I’ve blogged about this topic once or twice in the past, but as someone recently told me, I like to talk about tough topics like a rock skipping across the water. I think I’m out there, but I’ve not really broken the surface. The truth is that the voices in my own head sometimes fill me with paralyzing anxiety and fear, pain that I don’t want to ignore anymore. Right now my biggest anxiety is a friendship that I’m afraid I’m going to ruin because I’ve somehow convinced myself that that’s what I do. I’ve come to care strongly about this person and for me, that’s dangerous territory with a strong threat of having to dive deep. The result is fear that once this person gets to know me – the real me – they won’t want to be around me anymore. And what I do next – what I always do next – is exactly the wrong thing to do. I become the nervous child who stops playing every few moments to look for her mother, worried that she’s left and isn’t coming back. I check in again and again and again. Do you hate me yet? How about now? It becomes a self-fulfilling prophecy as I drive away the very people I’m so worried will leave.

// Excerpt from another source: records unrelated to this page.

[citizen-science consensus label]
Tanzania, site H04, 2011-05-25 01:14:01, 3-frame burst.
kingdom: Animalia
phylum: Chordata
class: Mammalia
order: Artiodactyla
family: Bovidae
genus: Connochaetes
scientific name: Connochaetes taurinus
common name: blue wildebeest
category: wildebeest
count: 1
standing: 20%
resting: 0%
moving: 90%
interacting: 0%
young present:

As I walked this morning, lost in thought in the early morning sun and cold, I felt the anxiety creeping up over me, my chest beginning to tighten. I thought about this friend and worried that it was already too late, that I had already gone from that wonderful and exciting place of discovering an incredible person and the joy of realizing that they want to be in your life, too, to becoming overwhelming, annoying, and then, unwanted. I watched the birds flitting around on the ground, looking for a stray seed or a worm brought out by the rain, and suddenly I saw not birds in a field, but kids playing in the grass. Some I had known for years, others I had just met, and we were all enjoying the summer sunshine, sitting on inner tubes and towels and talking, just children, maybe ten years old. And then I heard the voice of someone incredibly important to me sound this warning, “Is she bugging you guys? You’ve gotta’ be careful. She’s like a fly on shit. You can’t get away from her.”
The voices in my head that fill me with anxiety sound like my own, but they’re not. Those aren’t my words. I just can’t stop repeating them.